[Extracted records]
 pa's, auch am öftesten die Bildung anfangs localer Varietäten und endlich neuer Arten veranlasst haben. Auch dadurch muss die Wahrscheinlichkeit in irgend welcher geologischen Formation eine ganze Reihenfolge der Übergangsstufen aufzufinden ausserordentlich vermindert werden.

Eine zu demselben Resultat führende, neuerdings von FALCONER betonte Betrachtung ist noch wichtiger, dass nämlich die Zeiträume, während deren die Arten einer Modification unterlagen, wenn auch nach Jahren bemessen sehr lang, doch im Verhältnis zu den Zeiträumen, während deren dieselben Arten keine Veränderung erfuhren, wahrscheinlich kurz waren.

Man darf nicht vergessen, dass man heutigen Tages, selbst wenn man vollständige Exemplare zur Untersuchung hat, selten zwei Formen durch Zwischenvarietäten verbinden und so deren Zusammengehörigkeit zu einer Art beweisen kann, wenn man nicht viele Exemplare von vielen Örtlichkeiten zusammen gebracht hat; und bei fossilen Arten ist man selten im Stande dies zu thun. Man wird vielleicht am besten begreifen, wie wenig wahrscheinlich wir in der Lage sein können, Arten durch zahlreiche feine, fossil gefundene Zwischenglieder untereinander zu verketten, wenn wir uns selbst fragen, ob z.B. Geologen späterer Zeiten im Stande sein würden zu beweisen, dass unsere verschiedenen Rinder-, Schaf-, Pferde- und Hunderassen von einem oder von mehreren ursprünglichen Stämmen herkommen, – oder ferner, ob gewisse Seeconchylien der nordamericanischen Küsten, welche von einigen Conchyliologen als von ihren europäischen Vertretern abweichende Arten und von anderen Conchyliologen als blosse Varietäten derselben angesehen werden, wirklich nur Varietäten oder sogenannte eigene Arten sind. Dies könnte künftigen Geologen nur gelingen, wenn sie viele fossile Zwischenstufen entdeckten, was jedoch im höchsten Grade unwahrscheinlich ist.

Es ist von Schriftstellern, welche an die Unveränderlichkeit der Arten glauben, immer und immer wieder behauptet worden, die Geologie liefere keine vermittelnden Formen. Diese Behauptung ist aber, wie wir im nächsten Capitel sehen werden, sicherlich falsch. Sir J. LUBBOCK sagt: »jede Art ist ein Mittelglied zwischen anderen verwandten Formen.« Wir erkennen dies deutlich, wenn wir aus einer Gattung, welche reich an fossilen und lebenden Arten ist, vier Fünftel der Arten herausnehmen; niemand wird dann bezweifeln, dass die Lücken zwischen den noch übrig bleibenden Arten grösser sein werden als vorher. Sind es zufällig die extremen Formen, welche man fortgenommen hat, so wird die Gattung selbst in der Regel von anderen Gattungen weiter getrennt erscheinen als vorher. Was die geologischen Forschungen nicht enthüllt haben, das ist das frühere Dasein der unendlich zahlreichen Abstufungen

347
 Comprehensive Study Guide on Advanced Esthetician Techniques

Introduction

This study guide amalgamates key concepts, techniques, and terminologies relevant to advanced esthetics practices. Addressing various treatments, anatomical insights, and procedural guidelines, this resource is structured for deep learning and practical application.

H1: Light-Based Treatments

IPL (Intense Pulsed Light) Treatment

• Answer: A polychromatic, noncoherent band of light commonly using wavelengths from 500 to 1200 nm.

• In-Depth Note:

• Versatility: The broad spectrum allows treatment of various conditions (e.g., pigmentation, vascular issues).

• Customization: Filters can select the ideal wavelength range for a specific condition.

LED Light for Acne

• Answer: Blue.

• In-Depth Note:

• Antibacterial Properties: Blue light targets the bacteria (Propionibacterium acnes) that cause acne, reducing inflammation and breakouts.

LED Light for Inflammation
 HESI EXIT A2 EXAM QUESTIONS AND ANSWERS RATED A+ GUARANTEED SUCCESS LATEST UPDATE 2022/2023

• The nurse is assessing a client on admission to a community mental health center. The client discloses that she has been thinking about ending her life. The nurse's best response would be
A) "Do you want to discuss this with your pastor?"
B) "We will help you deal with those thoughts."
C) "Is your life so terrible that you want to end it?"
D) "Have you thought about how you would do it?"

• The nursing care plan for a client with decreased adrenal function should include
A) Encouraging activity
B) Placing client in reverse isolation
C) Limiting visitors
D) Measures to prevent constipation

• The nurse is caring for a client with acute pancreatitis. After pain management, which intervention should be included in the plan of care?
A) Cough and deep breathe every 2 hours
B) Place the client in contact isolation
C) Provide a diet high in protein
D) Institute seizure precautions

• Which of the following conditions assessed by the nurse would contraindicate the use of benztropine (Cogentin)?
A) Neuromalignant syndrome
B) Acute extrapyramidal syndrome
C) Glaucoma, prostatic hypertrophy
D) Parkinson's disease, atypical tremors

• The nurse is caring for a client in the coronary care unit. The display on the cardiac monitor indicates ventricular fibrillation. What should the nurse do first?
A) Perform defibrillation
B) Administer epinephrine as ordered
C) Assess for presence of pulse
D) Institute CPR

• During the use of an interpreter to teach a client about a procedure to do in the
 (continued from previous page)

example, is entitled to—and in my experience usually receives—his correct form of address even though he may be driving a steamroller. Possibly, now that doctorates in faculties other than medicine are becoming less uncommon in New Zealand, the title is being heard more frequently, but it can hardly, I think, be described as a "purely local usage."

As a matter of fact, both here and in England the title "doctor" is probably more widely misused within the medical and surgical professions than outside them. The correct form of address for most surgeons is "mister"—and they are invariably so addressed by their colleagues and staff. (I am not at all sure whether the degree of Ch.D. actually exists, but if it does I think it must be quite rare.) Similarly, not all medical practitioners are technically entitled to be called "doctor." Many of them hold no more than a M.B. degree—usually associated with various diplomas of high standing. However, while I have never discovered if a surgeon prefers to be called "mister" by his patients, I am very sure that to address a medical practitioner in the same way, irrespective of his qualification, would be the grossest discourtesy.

■ **WHAT THIS TASK INVOLVES**:
Which lines above hold the string "about"? Copy every one of them.

■ **RESULT**:
• The nurse is assessing a client on admission to a community mental health center. The client discloses that she has been thinking about ending her life. The nurse's best response would be
D) "Have you thought about how you would do it?"
• During the use of an interpreter to teach a client about a procedure to do in the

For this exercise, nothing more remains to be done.